PROBLEM TO WORK ON: A verbatim copy is needed of the lines below from the one containing "Bossolasco, Italia: la morra chiesa" up to and including the one containing "Manhole in Maibara", excluding pictures.

INPUT DATA:
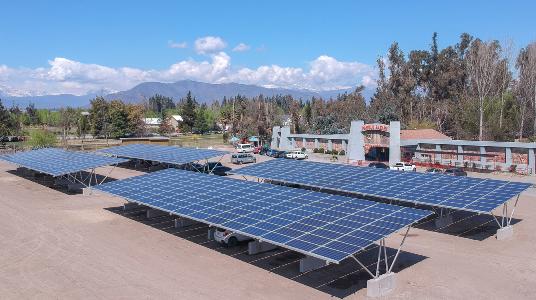Así será el estacionamiento solar más grande de Chile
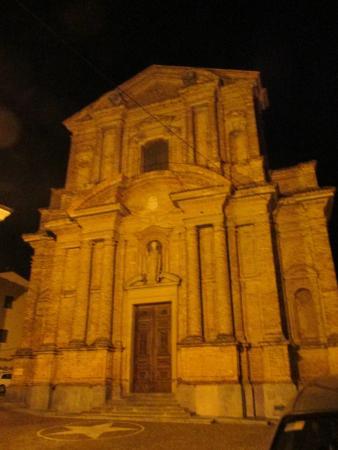 Bossolasco, Italia: la morra chiesa
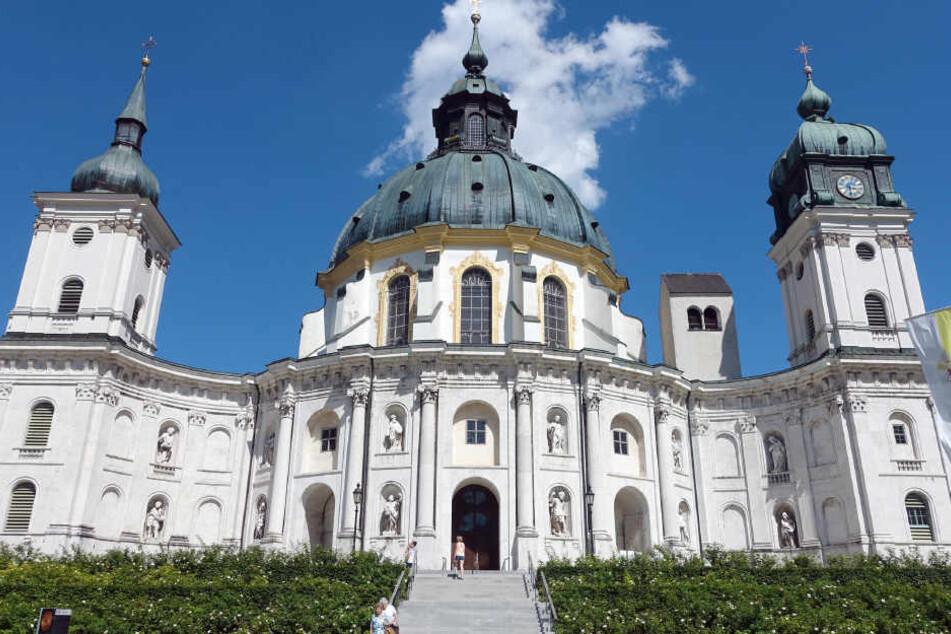 Die Klosterkirche des Klosters Ettal im Dorf Ettal in Oberbayern.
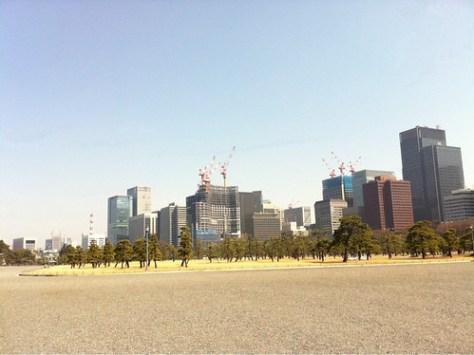 Estación de Tokio desde el palacio del emperador. Los domingos suele estar lleno de gente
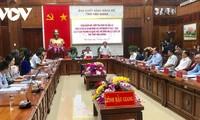越南国会常务副主席陈青敏对后江省选举工作进行检查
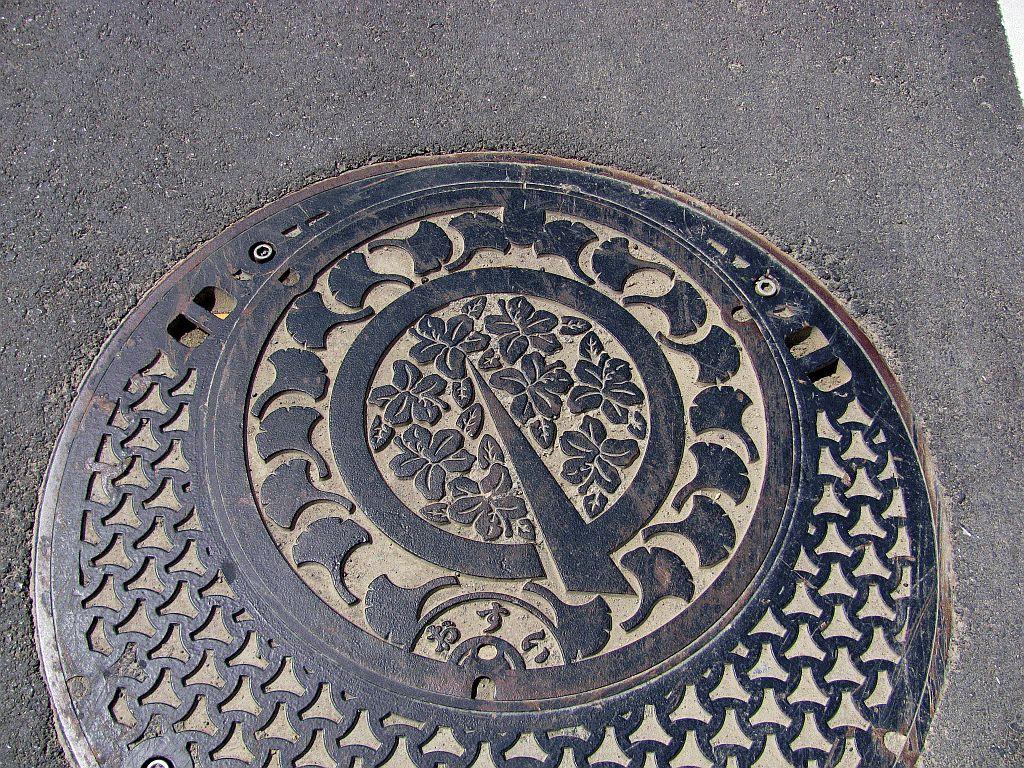 Manhole in Maibara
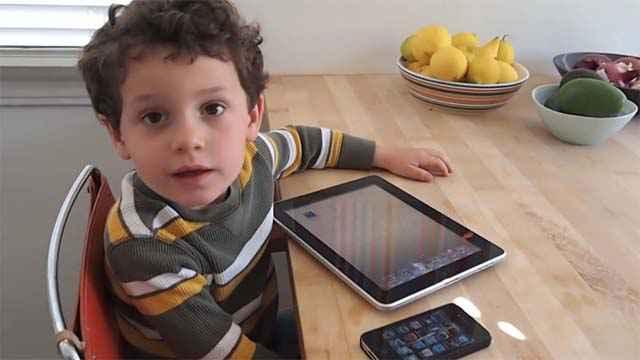 Aleck (4 ans) explique comment optimiser la batterie d'un iPad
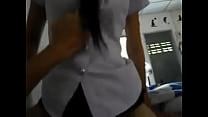 คลิปเย็ดแก้มสาวนักศึกษาปี 2 เย็ดกับแฟนหนุ่มที่ห้องขึ้นขย่มคาชุดเลย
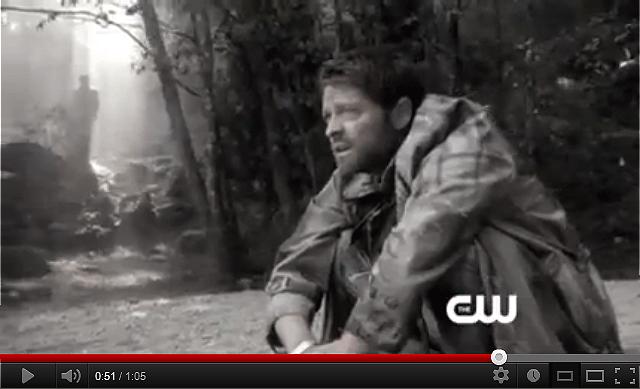 蹲在地上模樣令人心疼無比的 Cas,我猜後面的人影應該是 Dean 吧!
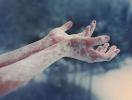 Как спасти замерзшие руки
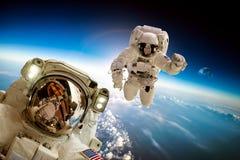 ytterkant avstånd för astronaut royaltyfri foto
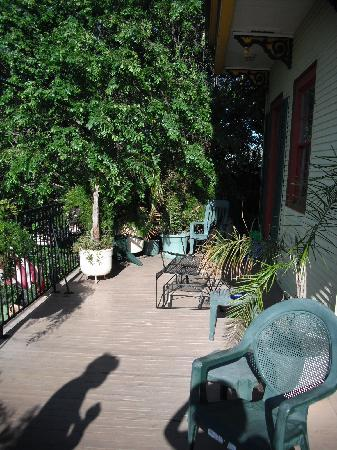 Balcony Guest House: Balcony off Second Floor common area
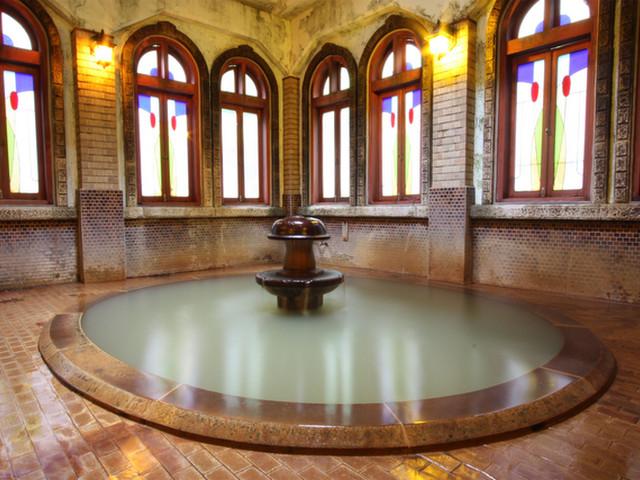 歴史の宿金具屋 浪漫風呂 わずか3m下の源泉より湧くにごり湯の風呂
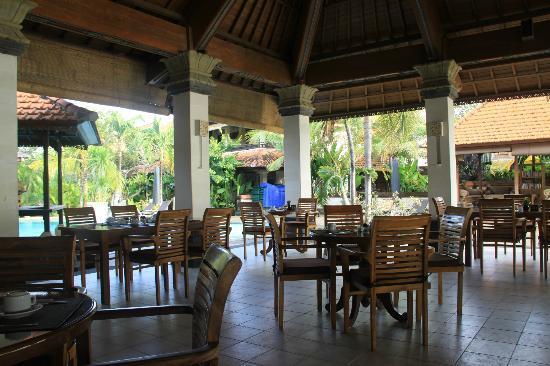 Vila Shanti Beach Hotel: Restaurant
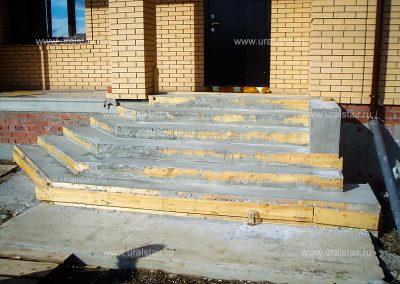Фасадная монолитная лестница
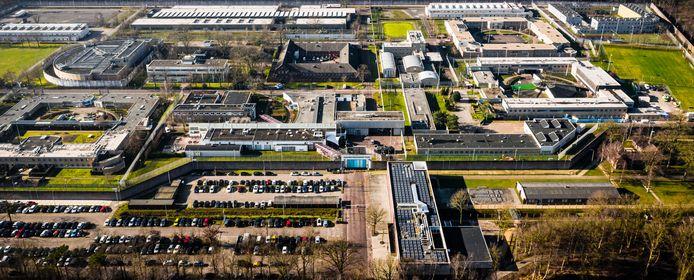 Het nieuwe entreegebouw komt aan de noordwestzijde van het gevangenisterrein, aan de Van Brederodelaan. Op de plek waar nu asfalt ligt (linksboven).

RESULT BELOW:
 Bossolasco, Italia: la morra chiesa
 Die Klosterkirche des Klosters Ettal im Dorf Ettal in Oberbayern.
 Estación de Tokio desde el palacio del emperador. Los domingos suele estar lleno de gente
越南国会常务副主席陈青敏对后江省选举工作进行检查
 Manhole in Maibara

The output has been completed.